### ABOUT THIS TASK
Among the entries that follow, find the lines containing the string "table" and copy them.
── AVAILABLE RECORDS
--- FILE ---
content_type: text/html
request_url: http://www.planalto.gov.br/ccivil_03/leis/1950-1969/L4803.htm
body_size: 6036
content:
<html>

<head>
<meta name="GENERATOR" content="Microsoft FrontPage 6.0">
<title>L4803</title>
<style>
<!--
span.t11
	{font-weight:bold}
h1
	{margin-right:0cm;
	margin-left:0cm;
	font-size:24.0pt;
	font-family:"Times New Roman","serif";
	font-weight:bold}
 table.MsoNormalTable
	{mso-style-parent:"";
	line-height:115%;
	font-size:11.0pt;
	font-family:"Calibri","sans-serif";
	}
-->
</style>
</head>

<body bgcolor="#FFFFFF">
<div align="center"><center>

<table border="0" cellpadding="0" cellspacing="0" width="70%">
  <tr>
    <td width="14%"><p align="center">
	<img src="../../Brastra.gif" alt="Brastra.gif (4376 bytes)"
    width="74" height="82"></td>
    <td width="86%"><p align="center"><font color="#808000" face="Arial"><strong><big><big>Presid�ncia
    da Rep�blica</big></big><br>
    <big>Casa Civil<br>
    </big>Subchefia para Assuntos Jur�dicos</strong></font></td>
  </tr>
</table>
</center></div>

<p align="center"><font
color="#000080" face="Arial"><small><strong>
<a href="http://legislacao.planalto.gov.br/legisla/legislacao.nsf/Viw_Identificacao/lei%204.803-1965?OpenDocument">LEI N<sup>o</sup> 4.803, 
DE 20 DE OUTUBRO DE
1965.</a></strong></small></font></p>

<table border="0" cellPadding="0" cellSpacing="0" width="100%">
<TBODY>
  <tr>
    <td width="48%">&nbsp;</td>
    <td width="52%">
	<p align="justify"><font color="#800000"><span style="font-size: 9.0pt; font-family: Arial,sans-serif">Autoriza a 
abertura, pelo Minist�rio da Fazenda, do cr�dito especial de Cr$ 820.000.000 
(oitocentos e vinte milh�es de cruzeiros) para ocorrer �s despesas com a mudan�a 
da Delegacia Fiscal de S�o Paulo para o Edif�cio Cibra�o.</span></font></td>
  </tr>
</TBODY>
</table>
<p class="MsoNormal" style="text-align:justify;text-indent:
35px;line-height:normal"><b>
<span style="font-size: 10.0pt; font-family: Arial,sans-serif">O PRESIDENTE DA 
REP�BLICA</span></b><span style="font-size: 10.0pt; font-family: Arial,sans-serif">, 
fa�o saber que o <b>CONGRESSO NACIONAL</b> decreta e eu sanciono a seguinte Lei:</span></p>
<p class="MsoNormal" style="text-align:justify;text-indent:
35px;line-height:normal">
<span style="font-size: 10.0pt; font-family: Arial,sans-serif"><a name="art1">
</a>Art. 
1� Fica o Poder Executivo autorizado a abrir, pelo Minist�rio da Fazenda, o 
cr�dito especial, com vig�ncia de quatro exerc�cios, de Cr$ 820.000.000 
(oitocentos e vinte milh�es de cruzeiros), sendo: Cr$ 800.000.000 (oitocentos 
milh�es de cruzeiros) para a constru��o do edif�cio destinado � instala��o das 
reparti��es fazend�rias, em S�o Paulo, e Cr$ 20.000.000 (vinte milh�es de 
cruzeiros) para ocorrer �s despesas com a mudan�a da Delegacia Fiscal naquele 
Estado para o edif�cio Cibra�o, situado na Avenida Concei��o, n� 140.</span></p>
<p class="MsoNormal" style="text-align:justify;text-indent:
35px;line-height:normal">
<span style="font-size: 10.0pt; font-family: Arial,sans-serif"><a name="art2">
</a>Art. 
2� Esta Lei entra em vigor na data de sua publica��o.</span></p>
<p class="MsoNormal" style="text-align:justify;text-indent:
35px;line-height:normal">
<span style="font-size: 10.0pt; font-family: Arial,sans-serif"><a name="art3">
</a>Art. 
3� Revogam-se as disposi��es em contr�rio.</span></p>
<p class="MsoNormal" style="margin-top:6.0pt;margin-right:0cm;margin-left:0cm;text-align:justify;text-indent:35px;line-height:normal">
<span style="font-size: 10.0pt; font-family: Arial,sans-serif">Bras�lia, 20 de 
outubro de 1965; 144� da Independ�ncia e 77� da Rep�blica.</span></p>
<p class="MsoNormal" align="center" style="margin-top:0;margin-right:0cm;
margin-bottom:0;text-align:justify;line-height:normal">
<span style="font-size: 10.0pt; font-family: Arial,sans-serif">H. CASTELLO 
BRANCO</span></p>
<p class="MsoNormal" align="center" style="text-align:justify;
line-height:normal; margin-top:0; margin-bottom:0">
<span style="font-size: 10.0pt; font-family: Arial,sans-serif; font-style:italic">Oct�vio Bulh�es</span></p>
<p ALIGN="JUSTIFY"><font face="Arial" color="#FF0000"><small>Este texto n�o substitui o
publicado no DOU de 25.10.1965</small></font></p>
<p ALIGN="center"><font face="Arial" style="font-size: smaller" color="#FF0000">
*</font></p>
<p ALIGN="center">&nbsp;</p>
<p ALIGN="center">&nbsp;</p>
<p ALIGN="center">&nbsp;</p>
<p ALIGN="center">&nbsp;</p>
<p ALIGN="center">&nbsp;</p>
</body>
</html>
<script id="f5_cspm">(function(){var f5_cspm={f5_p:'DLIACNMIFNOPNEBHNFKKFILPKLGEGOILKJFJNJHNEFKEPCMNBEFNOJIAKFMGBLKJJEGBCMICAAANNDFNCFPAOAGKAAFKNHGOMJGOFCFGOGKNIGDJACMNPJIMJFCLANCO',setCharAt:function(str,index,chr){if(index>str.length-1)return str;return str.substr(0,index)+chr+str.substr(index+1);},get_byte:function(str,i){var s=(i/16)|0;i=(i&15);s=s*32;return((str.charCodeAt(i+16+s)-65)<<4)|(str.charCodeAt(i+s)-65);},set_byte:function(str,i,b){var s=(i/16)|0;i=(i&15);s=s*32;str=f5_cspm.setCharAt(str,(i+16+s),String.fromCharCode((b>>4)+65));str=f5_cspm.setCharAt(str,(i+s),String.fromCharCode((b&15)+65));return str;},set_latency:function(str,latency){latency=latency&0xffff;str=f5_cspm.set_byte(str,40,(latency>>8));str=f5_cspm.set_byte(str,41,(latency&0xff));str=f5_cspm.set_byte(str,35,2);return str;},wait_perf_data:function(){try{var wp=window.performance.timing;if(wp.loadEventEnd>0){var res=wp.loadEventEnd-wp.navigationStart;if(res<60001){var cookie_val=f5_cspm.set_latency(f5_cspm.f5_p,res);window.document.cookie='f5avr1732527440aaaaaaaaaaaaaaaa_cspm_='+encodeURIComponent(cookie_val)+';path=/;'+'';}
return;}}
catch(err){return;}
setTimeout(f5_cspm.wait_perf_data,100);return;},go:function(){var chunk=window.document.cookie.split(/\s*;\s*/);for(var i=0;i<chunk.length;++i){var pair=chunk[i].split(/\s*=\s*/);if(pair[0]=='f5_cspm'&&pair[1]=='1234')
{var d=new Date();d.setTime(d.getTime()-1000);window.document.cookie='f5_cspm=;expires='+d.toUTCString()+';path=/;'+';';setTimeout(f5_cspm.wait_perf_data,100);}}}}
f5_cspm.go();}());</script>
────
### ANSWER FOR THIS EXERCISE
 table.MsoNormalTable
<table border="0" cellpadding="0" cellspacing="0" width="70%">
</table>
<table border="0" cellPadding="0" cellSpacing="0" width="100%">
</table>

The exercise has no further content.